My “elasticity” number is also useful, although I haven’t bothered to determine if simple division is the actual way an economic would figure out price-demand elasticity. Still, it provides a rough index of price to demand and it gives us an understanding of the shape of the demand curve. Comparing real price to the elasticity of the demand curve, we see that price and elasticity passed one another in 2005, and the trend since then has been to drive less. We’re only noticing it now because the people who would have been first affected were the people with the least amount of money to spare, and it’s taken since then for the impact on demand to make itself felt. The tipping point, when the change becomes dramatic enough to change the flow of overall demand on the market as a whole, looks like it happened which real prices exceeded $2.75 a gallon or so.
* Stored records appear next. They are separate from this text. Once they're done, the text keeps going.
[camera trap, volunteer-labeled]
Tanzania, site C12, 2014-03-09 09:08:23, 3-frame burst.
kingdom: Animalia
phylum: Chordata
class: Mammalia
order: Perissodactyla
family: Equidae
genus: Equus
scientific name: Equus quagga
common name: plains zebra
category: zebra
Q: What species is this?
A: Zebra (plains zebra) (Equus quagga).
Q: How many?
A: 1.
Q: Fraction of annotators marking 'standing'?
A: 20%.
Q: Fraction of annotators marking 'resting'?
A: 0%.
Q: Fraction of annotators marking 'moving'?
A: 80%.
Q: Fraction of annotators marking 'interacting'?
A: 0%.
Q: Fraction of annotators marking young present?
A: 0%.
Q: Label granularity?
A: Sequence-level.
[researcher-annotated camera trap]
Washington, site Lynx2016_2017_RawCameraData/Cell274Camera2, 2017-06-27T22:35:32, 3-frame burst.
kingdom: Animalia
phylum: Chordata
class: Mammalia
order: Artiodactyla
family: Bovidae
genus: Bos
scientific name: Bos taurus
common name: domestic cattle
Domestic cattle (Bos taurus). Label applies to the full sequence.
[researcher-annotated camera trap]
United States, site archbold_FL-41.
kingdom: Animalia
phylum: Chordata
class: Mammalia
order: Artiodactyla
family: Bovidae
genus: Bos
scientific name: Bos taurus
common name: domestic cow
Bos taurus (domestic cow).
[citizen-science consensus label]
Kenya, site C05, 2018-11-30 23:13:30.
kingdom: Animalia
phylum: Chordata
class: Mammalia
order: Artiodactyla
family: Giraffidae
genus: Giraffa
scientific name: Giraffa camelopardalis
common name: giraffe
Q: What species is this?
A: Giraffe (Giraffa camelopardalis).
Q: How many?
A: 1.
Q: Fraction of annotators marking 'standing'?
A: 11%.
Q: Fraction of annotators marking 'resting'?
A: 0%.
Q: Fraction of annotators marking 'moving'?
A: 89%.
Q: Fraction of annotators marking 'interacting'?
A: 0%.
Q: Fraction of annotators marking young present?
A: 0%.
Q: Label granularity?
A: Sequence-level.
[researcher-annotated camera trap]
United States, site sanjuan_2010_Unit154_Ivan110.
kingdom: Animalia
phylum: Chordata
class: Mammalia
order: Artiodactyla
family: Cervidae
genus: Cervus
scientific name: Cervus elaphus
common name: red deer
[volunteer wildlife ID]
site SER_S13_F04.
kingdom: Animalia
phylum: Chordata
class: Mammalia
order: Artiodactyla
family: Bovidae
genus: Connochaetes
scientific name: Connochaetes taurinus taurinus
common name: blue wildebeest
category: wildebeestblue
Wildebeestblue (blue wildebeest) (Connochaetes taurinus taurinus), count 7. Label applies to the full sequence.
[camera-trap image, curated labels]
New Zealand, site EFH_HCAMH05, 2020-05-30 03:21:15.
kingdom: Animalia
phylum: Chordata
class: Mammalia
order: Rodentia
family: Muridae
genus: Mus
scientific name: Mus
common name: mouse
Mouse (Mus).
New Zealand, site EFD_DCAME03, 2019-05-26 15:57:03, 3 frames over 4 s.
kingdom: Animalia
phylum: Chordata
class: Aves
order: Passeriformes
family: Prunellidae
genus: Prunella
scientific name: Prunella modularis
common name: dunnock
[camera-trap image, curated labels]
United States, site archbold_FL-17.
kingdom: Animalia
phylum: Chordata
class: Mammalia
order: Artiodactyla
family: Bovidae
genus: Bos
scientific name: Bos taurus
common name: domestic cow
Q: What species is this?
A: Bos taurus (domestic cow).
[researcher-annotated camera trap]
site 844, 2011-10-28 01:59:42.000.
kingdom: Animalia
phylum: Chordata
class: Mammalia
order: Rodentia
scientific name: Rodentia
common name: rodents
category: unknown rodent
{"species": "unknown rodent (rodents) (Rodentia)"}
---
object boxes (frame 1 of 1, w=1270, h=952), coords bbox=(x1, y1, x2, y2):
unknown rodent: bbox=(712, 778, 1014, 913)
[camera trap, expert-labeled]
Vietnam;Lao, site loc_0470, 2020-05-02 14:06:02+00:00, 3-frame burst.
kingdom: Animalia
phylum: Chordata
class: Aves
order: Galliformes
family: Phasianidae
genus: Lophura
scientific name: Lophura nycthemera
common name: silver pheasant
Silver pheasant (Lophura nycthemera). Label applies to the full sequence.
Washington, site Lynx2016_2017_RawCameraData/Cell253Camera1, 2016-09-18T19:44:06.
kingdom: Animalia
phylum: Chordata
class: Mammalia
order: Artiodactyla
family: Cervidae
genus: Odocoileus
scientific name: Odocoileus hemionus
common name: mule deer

So I’m going to have to modify some of my previous opinions. It looks like the demand curve for gasoline is a little bit more gentle than I’d thought; it’s just that measuring the impact of rising gas prices on demand for gas turns out to be a bit more complex than I’d initially thought. But in 2007 we passed the point that the curves became steep enough to change the direction of the market, and demand has begun to decrease. This suggests to me that equilibrium will be reached sooner rather than later — either that, or we are hitting the point at which the pain at the pump has been felt far enough up on the economic food chain that the “kink” in the curve has been reached.
The good news? If I’m right, prices will not rise that much more from where they are now. We will not see $5.00 a gallon gas soon, at least not until inflation indexes the raw price up to that level. The bad news? This is equilibrium. Right now, baby. The price isn’t going to fall very much from its current national average of about $3.90 a gallon. Pretty much ever.
“The price isn’t going to fall very much from its current national average of about $3.90 a gallon. Pretty much ever.”Please be wrong
If current market conditions are the result of some sort of artificial inflation in the price of oil, then I would be wrong. But it seems to me that the oil industry, both globally and locally, is pretty competitive. What you see is more likely to be the market price than not.